Mas quem pode fugir a ũa brandura
que, depois de vos pôr em tantos males,
dá por bens o perder por ela a vida?
Assaz de pouco faz quem perde a vida
por condição tão dura e brandos olhos,
pois se tal qualidade são meus males
que o mais pequeno deles toca na alma.
Não se engane com mostras de brandura
quem quiser conservar a liberdade.
Roubadora é de toda liberdade
— e oxalá perdoasse à triste vida! —
esta que o falso amor chama brandura.
Ai, meus antes imigos que meus olhos!
Que mal vos tinha feito esta vossa alma,
para vós lhe fazerdes tantos males?
Creçam de dia em dia embora os males;
perca-se embora a antiga liberdade;
transforme-se em amor esta triste alma;
padeça embora esta inocente vida;
que bem me pagam tudo estes meus olhos
quando de outros, se os vêem, vêem a brandura.

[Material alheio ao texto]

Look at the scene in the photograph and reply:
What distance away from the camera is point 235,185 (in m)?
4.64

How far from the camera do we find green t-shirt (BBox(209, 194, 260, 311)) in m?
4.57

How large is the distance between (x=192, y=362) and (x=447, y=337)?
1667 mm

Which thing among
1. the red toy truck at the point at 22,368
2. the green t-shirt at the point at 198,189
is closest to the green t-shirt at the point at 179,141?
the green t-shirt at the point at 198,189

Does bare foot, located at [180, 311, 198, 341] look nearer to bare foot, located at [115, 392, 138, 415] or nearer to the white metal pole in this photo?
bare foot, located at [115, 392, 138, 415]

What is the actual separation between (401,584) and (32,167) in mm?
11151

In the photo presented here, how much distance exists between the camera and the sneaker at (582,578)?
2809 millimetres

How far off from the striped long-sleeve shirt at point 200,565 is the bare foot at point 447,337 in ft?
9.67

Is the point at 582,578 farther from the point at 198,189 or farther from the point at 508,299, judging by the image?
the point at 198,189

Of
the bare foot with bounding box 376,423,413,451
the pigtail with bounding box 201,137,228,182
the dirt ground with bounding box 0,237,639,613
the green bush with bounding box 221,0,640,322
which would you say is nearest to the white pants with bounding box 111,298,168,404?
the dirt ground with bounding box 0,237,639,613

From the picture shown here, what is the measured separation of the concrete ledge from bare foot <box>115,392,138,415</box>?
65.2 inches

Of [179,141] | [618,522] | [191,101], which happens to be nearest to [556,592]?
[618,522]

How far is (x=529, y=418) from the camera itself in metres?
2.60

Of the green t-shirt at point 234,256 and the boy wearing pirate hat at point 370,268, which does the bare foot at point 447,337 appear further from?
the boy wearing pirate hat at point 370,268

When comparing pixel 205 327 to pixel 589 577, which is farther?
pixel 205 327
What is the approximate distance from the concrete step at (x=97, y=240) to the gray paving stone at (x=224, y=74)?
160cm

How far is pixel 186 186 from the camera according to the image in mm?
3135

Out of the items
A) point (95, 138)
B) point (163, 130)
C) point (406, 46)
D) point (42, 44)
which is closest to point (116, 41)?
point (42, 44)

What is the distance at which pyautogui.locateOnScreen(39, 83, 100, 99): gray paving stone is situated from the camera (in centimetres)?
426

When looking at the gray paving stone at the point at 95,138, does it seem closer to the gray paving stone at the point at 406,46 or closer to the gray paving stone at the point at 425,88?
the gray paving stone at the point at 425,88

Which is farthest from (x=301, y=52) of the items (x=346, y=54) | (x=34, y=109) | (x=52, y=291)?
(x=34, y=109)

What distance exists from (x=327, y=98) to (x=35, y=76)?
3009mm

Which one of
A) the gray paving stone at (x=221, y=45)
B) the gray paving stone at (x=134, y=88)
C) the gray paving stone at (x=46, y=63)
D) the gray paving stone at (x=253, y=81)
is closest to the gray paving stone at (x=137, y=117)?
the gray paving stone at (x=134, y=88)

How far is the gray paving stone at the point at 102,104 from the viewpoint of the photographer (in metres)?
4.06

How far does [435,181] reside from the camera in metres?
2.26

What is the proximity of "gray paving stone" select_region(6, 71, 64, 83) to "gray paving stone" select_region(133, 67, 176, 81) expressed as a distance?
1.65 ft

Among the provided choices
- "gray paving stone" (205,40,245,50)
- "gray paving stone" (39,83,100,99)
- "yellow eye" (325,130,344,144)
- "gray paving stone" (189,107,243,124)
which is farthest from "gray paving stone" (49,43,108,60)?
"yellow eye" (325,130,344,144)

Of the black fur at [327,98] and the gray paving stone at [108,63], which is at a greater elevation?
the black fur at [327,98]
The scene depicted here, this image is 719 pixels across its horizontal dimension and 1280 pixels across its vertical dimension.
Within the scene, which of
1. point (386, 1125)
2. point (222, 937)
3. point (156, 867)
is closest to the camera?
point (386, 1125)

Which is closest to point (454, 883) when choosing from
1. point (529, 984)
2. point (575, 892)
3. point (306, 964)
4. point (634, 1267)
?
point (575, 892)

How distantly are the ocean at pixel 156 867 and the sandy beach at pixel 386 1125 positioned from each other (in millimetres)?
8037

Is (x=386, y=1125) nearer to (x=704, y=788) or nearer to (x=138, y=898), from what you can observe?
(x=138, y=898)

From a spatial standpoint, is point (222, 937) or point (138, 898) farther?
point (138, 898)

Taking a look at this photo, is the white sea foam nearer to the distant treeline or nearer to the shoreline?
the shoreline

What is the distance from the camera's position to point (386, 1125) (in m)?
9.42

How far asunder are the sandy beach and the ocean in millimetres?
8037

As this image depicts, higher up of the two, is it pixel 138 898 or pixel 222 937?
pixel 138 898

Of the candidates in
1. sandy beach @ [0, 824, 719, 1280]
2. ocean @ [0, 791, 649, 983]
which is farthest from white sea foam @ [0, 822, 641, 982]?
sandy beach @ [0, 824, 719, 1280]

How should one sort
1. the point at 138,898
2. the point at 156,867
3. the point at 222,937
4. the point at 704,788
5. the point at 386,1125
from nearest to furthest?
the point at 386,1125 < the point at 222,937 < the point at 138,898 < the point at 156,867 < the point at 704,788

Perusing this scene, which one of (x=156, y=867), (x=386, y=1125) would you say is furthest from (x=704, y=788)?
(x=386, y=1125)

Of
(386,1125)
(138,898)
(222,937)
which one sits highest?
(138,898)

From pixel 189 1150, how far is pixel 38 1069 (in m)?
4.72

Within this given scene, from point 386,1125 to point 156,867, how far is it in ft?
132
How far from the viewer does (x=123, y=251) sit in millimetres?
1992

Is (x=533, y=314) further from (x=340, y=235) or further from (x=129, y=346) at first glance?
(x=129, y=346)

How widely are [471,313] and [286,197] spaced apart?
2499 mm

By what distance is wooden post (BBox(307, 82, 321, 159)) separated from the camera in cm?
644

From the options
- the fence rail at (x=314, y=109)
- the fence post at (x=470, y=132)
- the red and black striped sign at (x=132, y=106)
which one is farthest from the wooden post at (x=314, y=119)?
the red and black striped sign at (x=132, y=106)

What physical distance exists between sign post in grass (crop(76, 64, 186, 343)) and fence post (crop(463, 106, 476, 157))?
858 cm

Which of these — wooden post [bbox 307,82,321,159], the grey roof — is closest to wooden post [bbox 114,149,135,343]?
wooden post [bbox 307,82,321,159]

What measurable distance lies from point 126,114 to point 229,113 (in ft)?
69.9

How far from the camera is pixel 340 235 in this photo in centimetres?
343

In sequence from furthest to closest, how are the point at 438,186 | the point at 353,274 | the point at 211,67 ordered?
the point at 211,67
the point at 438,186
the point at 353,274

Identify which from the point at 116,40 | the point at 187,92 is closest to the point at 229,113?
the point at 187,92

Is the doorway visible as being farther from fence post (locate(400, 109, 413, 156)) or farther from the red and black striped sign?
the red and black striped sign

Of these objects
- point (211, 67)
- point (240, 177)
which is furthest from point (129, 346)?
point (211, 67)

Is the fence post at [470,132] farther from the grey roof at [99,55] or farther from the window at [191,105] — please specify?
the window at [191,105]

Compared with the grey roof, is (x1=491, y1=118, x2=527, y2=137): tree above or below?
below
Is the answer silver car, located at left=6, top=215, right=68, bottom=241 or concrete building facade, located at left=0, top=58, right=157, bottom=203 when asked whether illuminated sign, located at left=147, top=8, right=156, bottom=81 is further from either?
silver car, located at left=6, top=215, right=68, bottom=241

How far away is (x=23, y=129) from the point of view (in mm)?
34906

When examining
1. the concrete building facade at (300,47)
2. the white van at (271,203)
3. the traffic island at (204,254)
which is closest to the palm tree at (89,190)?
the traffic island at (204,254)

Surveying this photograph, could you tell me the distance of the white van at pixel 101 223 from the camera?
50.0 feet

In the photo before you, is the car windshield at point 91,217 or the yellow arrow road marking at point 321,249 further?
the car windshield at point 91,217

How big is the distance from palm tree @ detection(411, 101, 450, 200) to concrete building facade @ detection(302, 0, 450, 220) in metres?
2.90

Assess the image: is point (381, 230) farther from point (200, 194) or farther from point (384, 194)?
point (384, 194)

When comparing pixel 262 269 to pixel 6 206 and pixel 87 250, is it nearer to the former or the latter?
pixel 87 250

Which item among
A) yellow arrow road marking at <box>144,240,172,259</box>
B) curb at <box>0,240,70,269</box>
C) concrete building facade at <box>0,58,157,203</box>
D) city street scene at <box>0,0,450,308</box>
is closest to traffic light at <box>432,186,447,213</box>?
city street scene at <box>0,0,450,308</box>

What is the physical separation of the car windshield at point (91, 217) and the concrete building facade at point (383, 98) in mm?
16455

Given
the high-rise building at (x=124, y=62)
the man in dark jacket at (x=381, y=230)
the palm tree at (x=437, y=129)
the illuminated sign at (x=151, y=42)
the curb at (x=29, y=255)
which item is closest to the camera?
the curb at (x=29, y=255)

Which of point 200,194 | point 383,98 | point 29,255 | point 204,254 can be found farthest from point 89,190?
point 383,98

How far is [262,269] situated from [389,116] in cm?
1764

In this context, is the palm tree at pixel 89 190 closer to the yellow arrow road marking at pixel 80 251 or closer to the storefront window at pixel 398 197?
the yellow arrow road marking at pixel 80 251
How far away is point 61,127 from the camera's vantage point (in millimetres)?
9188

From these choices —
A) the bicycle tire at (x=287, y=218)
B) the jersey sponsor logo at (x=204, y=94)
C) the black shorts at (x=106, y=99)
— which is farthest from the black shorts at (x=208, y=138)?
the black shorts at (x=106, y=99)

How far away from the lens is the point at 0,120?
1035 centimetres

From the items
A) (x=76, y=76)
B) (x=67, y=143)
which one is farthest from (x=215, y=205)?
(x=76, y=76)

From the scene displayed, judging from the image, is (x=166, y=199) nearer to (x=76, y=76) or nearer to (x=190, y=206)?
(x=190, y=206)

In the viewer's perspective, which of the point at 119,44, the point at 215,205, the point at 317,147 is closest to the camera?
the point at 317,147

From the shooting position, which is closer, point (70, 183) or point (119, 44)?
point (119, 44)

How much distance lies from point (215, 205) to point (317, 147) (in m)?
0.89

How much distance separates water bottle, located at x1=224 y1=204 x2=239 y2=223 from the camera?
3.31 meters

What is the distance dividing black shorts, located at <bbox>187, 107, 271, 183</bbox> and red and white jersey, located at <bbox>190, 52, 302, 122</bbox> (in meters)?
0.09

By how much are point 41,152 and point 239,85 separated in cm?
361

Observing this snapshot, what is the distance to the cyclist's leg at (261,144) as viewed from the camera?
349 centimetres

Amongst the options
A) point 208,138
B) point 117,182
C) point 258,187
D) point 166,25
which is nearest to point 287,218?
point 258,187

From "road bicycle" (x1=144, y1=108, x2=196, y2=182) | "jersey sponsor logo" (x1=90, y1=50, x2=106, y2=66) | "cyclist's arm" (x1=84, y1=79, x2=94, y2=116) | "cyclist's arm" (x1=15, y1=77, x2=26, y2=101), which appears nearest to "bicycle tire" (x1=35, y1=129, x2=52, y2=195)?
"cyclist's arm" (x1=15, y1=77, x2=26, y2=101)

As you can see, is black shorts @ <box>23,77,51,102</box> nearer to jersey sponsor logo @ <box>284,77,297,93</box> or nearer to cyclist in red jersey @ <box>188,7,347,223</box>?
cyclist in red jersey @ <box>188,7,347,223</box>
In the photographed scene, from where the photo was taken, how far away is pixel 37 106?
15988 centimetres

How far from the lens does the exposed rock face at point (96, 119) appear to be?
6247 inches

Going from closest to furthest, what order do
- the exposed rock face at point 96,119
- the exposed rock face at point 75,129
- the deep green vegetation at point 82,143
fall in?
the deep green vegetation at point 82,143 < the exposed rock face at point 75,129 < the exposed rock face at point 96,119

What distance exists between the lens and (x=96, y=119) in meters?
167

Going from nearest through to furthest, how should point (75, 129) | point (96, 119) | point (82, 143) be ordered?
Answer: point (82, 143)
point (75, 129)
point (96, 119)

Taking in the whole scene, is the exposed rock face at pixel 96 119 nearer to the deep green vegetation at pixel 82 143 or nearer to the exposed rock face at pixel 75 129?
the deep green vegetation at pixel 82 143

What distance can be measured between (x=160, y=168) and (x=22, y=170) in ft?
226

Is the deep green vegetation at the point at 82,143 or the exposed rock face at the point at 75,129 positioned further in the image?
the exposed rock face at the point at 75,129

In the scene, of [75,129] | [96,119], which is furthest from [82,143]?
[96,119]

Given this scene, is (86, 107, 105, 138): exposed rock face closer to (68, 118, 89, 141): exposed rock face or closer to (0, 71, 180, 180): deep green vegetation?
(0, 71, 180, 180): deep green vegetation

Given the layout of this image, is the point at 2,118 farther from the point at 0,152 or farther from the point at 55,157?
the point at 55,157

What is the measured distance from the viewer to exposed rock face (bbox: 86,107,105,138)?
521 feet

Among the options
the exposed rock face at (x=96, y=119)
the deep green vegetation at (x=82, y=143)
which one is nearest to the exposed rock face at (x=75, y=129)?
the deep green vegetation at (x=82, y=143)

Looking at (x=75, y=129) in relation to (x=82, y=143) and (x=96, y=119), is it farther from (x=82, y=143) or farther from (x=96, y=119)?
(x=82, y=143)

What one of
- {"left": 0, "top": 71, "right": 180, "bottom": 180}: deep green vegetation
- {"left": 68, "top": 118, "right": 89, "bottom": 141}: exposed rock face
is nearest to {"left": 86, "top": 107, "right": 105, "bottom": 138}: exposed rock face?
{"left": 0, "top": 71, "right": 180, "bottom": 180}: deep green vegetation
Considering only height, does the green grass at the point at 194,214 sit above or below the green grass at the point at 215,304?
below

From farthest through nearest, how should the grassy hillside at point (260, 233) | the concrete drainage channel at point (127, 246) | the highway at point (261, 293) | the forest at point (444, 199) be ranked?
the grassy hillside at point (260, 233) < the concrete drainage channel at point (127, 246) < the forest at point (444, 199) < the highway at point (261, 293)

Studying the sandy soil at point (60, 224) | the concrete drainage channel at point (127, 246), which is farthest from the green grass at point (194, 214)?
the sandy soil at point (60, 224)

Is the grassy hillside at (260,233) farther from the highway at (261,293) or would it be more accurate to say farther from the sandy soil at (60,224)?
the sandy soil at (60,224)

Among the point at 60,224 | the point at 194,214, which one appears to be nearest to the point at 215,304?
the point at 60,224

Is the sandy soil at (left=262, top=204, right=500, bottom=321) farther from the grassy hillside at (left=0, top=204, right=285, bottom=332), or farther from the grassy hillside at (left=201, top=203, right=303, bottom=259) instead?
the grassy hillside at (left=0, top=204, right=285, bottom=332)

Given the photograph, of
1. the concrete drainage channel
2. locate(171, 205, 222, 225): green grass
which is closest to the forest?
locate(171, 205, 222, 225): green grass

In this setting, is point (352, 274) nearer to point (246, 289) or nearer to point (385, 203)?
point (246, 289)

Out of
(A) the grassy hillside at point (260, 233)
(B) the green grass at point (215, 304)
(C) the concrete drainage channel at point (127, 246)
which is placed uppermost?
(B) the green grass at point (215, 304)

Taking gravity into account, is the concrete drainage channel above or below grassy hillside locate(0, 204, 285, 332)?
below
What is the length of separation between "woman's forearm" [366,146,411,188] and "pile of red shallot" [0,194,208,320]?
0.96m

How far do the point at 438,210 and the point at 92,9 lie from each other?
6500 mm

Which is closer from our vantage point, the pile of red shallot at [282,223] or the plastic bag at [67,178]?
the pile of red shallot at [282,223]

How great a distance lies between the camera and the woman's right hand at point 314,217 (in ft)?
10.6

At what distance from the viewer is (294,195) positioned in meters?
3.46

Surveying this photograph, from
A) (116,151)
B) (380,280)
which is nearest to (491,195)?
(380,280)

Mas como neles pode haver brandura,
se causadores são de tantos males?
Engano foi de Amor, por que meus olhos
dessem por bem perdida a liberdade.
Já não tenho que dar senão a vida,
se a vida já não deu quem já deu a alma.
Que pode já esperar quem a sua alma
cativa eterna fez de uma brandura
que, quando vos dá morte, diz que é vida?
Forçado me é gritar nestes meus males,
olhos meus, pois por vós a liberdade
perdi; de vós me queixarei, meus olhos.
Chorai, meus olhos, sempre danos da alma,
pois dais a liberdade a tal brandura
que, para dar mais males, dá mais vida.